Page excerpt section start
The thesis announced itself to the world in March 2016, when DeepMind's AlphaGo defeated Lee Sedol, one of the greatest Go players alive, 4–1 in Seoul. Go had long been considered beyond the reach of machines, too vast and too intuitive for brute-force search, and the win was widely read as a milestone moment for AI. But for Hassabis a game-playing system was never the destination. It was a proving ground. Master a closed world like Go, and you have built learning machinery you can then aim at the open, messier worlds that actually matter.
The thesis, made real
The world that mattered most turned out to be biology. Proteins fold into elaborate three-dimensional shapes that determine what they do, and predicting that shape from a sequence of amino acids had defied scientists for roughly half a century. In late 2020 DeepMind's AlphaFold was judged to have all but solved it; the team then released predicted structures for nearly every protein known to science, and the database has since been drawn on by millions of researchers in fields from drug discovery to neglected diseases.
Page excerpt section end
Source information section start
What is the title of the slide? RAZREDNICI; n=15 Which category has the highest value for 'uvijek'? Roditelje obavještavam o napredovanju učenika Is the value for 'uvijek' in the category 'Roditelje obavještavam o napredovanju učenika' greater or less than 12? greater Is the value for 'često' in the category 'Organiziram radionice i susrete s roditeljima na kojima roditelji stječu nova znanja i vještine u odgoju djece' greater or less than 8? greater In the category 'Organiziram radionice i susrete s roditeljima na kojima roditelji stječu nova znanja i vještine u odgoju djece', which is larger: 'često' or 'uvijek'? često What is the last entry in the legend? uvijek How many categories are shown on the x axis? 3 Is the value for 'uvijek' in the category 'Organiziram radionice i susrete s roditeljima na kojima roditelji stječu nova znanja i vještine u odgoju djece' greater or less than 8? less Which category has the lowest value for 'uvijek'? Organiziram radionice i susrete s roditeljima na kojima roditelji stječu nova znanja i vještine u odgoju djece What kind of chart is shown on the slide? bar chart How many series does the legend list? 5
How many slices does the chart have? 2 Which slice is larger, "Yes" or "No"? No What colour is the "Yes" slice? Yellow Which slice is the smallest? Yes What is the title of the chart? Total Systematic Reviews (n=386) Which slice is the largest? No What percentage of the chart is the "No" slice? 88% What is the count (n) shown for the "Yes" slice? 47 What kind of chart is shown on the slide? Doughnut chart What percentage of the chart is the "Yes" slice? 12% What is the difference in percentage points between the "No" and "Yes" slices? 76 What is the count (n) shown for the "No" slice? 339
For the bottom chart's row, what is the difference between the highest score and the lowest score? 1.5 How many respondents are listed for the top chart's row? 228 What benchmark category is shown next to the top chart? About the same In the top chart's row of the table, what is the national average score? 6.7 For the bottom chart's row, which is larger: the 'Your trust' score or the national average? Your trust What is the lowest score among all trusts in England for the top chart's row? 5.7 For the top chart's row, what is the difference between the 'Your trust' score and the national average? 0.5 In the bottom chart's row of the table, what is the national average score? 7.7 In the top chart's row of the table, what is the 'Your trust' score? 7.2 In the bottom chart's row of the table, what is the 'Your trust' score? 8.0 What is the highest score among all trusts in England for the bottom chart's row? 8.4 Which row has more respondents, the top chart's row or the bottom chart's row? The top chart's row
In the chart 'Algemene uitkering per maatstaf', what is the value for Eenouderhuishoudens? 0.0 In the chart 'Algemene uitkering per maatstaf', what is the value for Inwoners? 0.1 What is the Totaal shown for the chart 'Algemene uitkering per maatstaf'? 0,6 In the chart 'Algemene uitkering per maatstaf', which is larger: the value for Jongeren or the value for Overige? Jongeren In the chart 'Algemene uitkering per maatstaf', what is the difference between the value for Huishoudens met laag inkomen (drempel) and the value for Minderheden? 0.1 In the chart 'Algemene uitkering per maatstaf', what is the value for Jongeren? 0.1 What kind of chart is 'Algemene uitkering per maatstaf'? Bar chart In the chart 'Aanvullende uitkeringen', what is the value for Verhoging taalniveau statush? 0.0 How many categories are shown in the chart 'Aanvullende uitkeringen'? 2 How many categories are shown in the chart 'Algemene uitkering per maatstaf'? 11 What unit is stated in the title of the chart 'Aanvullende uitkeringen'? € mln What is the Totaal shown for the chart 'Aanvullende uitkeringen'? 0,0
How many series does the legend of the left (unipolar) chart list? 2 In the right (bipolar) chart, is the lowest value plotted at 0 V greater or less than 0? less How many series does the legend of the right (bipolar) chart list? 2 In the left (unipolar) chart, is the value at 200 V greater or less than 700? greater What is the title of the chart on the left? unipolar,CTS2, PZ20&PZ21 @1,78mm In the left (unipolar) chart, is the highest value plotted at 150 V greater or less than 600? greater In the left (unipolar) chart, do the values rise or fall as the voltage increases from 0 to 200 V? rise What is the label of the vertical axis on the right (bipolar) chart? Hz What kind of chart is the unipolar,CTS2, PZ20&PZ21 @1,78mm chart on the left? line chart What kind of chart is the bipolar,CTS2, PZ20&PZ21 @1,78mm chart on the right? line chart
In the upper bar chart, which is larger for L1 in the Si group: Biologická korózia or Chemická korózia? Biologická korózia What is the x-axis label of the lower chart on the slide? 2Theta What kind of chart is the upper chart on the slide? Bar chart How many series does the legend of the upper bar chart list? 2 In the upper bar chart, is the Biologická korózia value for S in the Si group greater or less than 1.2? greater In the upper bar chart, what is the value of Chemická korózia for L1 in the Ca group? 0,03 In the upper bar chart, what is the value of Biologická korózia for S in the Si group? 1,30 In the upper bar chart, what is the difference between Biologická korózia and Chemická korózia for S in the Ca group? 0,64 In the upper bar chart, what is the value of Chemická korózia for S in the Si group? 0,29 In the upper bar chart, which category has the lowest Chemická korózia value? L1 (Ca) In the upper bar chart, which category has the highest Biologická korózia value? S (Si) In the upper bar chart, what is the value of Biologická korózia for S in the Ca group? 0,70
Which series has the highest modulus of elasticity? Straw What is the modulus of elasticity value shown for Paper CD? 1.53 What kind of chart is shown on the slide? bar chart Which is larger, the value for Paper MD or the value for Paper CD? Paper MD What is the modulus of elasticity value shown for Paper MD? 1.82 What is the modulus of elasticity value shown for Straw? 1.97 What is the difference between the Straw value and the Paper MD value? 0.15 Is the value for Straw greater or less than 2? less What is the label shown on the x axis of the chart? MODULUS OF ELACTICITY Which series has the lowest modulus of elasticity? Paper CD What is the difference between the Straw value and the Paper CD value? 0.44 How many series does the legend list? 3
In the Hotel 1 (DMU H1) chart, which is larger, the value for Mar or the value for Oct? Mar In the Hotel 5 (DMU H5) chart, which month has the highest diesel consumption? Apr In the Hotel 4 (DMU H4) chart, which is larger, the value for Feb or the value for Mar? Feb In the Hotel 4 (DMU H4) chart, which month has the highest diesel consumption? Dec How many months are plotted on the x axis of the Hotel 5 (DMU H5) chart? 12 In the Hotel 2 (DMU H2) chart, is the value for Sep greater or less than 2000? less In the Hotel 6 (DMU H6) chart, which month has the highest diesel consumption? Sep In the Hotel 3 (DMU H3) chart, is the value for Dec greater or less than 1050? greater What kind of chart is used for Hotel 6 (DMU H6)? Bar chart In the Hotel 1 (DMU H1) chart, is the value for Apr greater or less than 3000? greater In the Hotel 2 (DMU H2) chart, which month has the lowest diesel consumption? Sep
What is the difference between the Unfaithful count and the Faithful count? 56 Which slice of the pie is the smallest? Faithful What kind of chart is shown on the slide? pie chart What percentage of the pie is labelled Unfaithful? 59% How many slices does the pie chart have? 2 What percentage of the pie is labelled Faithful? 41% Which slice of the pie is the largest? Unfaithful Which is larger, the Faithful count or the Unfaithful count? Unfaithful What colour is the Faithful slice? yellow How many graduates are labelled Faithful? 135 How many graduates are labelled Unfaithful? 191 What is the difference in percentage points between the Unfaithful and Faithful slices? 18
Source information section end
#### Task to complete
Carry on the passage about AlphaGo and AlphaFold, picking up after its final sentence. The entries above are not needed for this work.

#### Task answer
In October 2024 the work was recognised at the highest level in science: Hassabis and his DeepMind colleague John Jumper were awarded the Nobel Prize in Chemistry, shared with the biochemist David Baker, for protein-structure prediction. Think about how odd that is. A computer scientist who had spent his career insisting that AI was a route to scientific discovery was handed a Nobel in chemistry for doing exactly that. The same year he was knighted for services to artificial intelligence, having earlier been made a CBE in the 2018 New Year Honours. In his Nobel lecture that December he gave the through-line a plain title: Accelerating scientific discovery with AI.
Demis Hassabis, at a glance
- Born
- 27 July 1976, London, United Kingdom
- Based
- London, United Kingdom
- Role
- CEO & co-founder, Google DeepMind; CEO, Isomorphic Labs
- Known for
- Co-founding DeepMind; AlphaGo, AlphaFold; 2024 Nobel Prize in Chemistry (shared)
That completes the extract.